So if you like what you see, let me know and I will continue to work on this light. I have the prototype and am absolutely satisfied with it so I'm good to go but if you would like your own Micro ATL G5 or G5 eX, it is up to you to let me know!


Thanks and stay tuned!


----------



## jonwkng (Oct 15, 2015)

Sweet!
Nice to see the changes that have been made. XP-G2 in a tiny package with embedded micro-usb charging is a big step-up from the G3 & G4s.
And, you can't go wrong with trits slots! 
Great update, Curt!


----------



## nfetterly (Oct 15, 2015)

Very interested in one, would really want trit slots but we would need to PM about it...


----------



## more_vampires (Oct 15, 2015)

Reserved for when Copper G5 EX Warm with milled slot with GITD is available! 

Sunny, you're awesome!


----------



## Str8stroke (Oct 15, 2015)

When available I am down for:
XP-G2:
Neutral =approximately 190 lumens

In CU with glow slots (not filled in). I will add my own glow contraptions.  

As always, awesome light.


----------



## Uriah (Oct 15, 2015)

Yes i will want one of these also.


----------



## sunny_nites (Oct 15, 2015)

Thanks guys!

nfetterly - sure, feel free to PM with any questions about trit slots, etc.


----------



## MKLight (Oct 16, 2015)

Just heard about this and am very interested!


----------



## KuanR (Oct 16, 2015)

I NEED a brass G5ex with 4000k XP-G2 and trit slots to match my brass G4! 

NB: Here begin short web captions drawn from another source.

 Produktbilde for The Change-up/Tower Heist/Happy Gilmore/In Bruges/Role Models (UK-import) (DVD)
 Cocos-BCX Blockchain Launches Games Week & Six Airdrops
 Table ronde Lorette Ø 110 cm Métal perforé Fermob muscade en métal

As always I will back this for sure just like the G4 before


----------



## easilyled (Oct 16, 2015)

These are looking really promising. I'm very interested in the G5ex. :thumbsup:


----------



## sunny_nites (Oct 16, 2015)

Thanks again everyone, for your support!

Hope to have some beam shots posted this weekend. I'll compare the beam pattern and intensity to some other keychain and EDC lights. 

I'm really liking the 4000K LEDs, they have a great warmish neutral color temp.


----------



## mcbrat (Oct 16, 2015)

nice!


----------



## monanza (Oct 16, 2015)

Can't wait!


----------



## MKLight (Oct 16, 2015)

Very cool!


----------



## sunny_nites (Oct 19, 2015)

Hey guys, ran out of time this weekend to get the beam shots done but look for them soon.

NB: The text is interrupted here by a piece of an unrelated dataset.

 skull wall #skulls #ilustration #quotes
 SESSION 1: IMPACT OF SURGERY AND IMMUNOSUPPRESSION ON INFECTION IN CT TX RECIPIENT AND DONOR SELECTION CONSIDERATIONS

Also, I am going to have a couple of interesting (IMHO) side projects coming up to help fund the development of the G5 (primarily the charger/mosfet driver board).

Thanks!


----------



## sunny_nites (Oct 22, 2015)

More of a struggle to get some beam shots posted than I had originally thought. 

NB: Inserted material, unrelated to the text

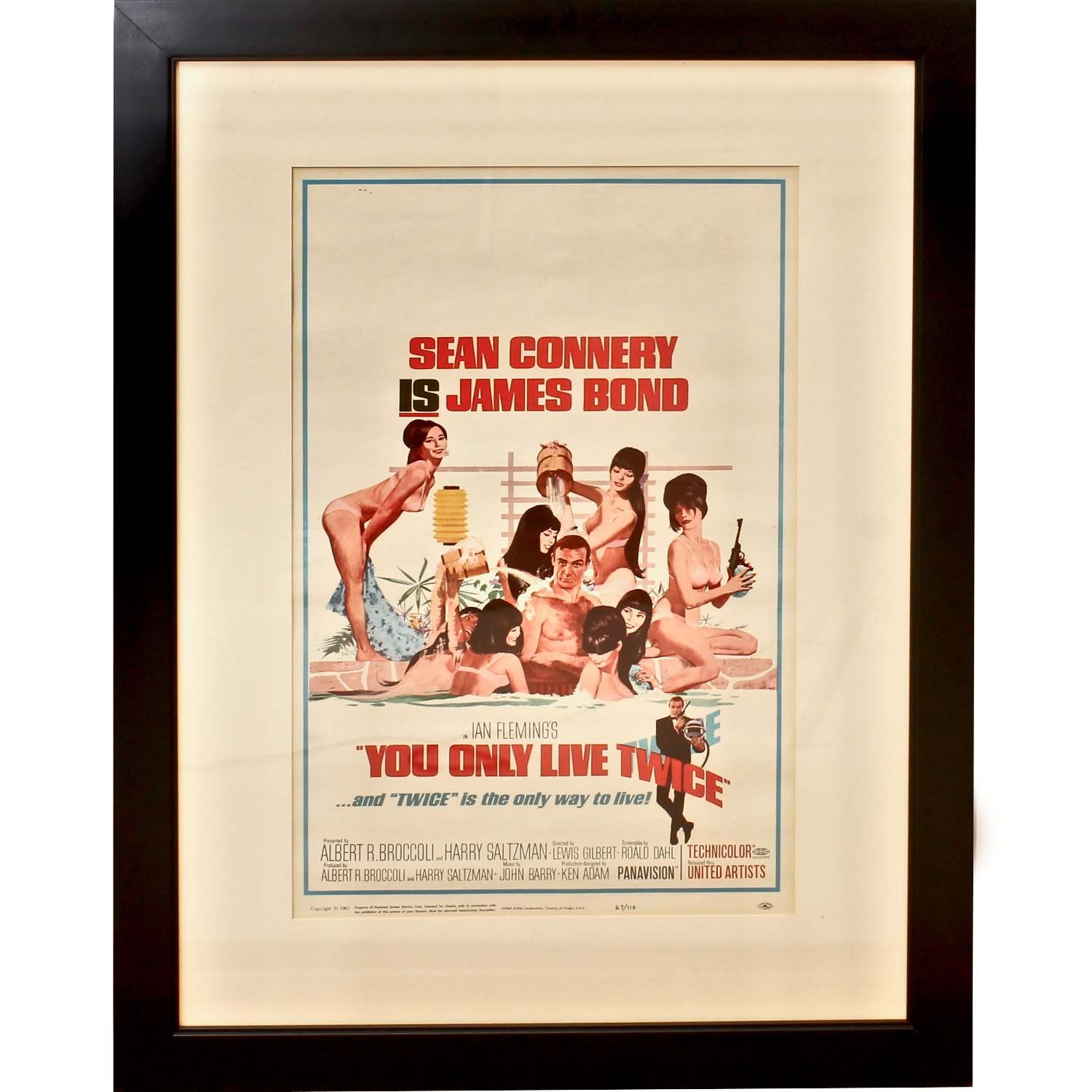 """1967 Limited Edition """"You Only Live Twice"""" James Bond Movie Print"""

What I have today is really not an apples to apples comparison as the TI3 is running a Cree XP-G2 in neutral/warm while the Micro ATL G5 is running a Cree XP-E2 in nuetral/cool. I had been working on pics with a Cree XP-G2, neutral/warm in a G5 but managed to knock the dome off the only heat sink mounted XP-G2 I had at the moment. That XP-G2 will still work well for heat testing but not so much for beam quality.

So keep in mind that the pics I'm posting today are only to compare the beam patterns, not the max brightness or color temps.

On the left is the Ti3 and on the right is the G5. (Sorry for the confusion, originally I had the patterns reversed. Correct now with the TI3 on the left and the G5 on the right)





Actually a lot going on in the above pic. Notice the beam pattern on the G5 is not quite as round as the Ti3? The Carlco optic at 10mm produces a beam somewhere in between a reflector and an aspheric lens. Not as much spill as a reflector but not as tightly focused as an aspheric, really somewhere in the middle. Note the hotspot of the beam is a bit brighter on the G5 but the Ti3 spill illuminates more of the surrounding area, like the brown wood paneling on the right.





The ultra low setting (different manufactures call it different things, like firefly, moonlight, etc) on each is pretty comparable. You can see that the G5 shows more of a square beam, like you might see on an aspheric. Note, the G5 eX will have a somewhat brighter ultra low mode.

Close up of the G5 beam showing the squared pattern.






Nothing to do with beam patterns really but I got ahold of some champfer bits and have been figuring out how to use them.










I believe the scuffed up corner is more from my, still needing lots of practice, spraying technique rather than a statement on the Moly Resisns durability.






I planned on sand blasting the case and reapplying the Moly Resin but actually really like the contrast and am just going to keep it as is.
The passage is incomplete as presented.